You are how you act
Agency, Feelings, and Training Your Responses
- Several commenters dispute the claim that you can “always decide what to do next,” noting emotions and impulses often override conscious choice.
- Others argue that noticing emotional states and training yourself to pause is a skill: reflection, practice, and techniques like meditation can gradually weaken impulsive control.
- A caveat is raised: over‑suppressing can lead to emotional disconnection; better to acknowledge emotions in the moment, decide whether they’re useful, and let them pass.
- Stoicism, Buddhism, and therapeutic ideas (e.g., examining thoughts that generate emotions) are cited as longstanding frameworks for this kind of training.
Free Will vs. Determinism
- Some invoke neuroscience and classic experiments to argue free will is an illusion; “agency” is a useful fiction layered over deterministic processes.
- Others push back: even if we’re “finite state machines,” inputs (like being told you must choose) still change outcomes, so acting as if we have agency remains pragmatically important.
- A few note that saying “we must pretend we choose” is internally inconsistent if no choice exists at all.
Actions, Intentions, and “Fake It Till You Make It”

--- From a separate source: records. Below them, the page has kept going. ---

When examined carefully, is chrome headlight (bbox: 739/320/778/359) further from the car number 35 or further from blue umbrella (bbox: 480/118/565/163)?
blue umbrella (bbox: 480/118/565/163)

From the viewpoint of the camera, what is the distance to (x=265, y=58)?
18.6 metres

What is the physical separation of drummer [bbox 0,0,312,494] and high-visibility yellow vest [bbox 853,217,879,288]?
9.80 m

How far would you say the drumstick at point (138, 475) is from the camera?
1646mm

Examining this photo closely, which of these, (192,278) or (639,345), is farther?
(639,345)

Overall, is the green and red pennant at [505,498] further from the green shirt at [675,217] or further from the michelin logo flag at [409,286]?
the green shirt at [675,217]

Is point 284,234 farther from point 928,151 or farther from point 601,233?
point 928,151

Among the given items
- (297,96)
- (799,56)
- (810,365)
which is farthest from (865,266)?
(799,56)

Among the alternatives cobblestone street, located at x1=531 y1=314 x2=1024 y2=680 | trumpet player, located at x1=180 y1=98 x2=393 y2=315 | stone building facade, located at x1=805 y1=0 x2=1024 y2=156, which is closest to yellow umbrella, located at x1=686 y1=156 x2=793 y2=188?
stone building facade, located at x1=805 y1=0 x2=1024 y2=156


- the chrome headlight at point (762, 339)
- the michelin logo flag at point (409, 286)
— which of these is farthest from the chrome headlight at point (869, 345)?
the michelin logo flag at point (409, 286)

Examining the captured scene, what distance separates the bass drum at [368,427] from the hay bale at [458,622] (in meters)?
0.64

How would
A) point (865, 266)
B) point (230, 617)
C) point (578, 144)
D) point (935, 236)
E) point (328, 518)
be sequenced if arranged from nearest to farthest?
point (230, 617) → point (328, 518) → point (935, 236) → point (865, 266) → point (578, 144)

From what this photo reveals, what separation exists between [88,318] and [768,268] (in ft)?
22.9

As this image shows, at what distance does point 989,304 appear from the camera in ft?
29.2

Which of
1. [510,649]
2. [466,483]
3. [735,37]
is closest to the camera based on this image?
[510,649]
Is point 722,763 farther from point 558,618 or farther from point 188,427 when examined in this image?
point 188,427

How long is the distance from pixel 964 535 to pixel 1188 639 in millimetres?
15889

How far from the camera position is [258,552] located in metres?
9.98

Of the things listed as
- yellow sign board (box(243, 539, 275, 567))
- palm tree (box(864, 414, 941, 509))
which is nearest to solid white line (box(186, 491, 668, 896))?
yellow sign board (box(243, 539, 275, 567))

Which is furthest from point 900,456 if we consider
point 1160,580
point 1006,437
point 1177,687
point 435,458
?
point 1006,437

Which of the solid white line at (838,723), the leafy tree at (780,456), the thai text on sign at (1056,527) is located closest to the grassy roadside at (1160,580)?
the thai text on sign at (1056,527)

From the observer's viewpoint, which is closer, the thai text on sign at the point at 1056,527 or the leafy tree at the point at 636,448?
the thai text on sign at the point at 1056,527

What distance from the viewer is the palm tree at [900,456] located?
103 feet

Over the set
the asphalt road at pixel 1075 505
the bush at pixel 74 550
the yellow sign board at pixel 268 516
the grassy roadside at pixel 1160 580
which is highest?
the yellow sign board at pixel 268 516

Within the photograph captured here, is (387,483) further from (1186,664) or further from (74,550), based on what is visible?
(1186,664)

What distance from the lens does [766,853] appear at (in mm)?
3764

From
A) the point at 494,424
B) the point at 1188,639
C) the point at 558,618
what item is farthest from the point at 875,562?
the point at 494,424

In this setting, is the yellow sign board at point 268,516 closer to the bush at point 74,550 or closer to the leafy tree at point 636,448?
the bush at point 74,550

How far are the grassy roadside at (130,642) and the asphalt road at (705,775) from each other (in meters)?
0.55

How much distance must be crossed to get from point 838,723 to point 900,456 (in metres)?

- Supporters of the article’s Franklin-style view like its focus on repeated actions shaping character and on virtue as habit rather than essence. People with autism and narcissistic traits echo that “doing the right thing” despite inner resistance can still build a good life and protect others.
- Critics say this ignores intentions and moral psychology: many traditions (Aristotle, religious ethics, etc.) treat motive and act as a single moral unit. Purely behaviorist views risk absolving well‑intentioned but harmful actions, or validating fraud.
- “Fake it till you make it” draws heavy skepticism: repeated deception mainly turns you into a liar, especially in startup/“hustle” contexts. Others defend a narrow use for combating imposter syndrome or building small virtues.
Authenticity, Masks, and Identity
- Some argue the “mask becomes the face”: sustained outward behavior can reshape inner dispositions, for better or worse.
- Others worry this endorses inauthentic, performative selves in service of usefulness and social reward, deepening modern authenticity problems.
Body, Mood, and Limits of Willpower
- Commenters stress that mood and behavior are strongly influenced by physical health (sleep, gut, etc.). Willpower is finite; trying to “will” yourself out of a neglected body is unreliable.
- A suggested synthesis: mind intentionally cares for body; body in turn supports mind, forming a feedback loop.
Moral “Scorekeeping” and Good Deed Math
- The article’s Franklin framing is contrasted with “good deed math”: doing some good to justify unrelated harms.
- Some say the piece underplays this danger and veers toward “ends justify the means” entrepreneurialism, where success is retroactively taken as evidence of goodness.
Critiques of the Philosophical Framing
- Multiple commenters see the Rousseau vs. Franklin dichotomy as a caricature: Rousseau is more nuanced than “pure inner self,” and many traditions (including American religious views) aren’t even mentioned.
- Others note that defining “the modern American self” through just two Enlightenment figures is historically and philosophically shallow.
Author’s Credibility and Meta/Facebook Ethics
- A large subthread attacks the author’s role at Meta: past internal memos prioritizing growth despite harms, addictive newsfeed design, and cooperation with military/“lethality” efforts are cited as evidence he embodies the very moral problems he’s now theorizing about.
- Meta’s content moderation and censorship (especially around Israel/Palestine and hate speech) are criticized as inconsistent and politically skewed.
- Some see the essay as self‑justification or culture‑shaping message to employees: “don’t overthink, just build,” conveniently decoupling moral intent from large‑scale consequences.
HN Meta-Discussion
- Several commenters call the piece shallow “pseudo‑intellectualism” and lament that such think‑pieces get upvoted over more technically substantial or hard‑won content.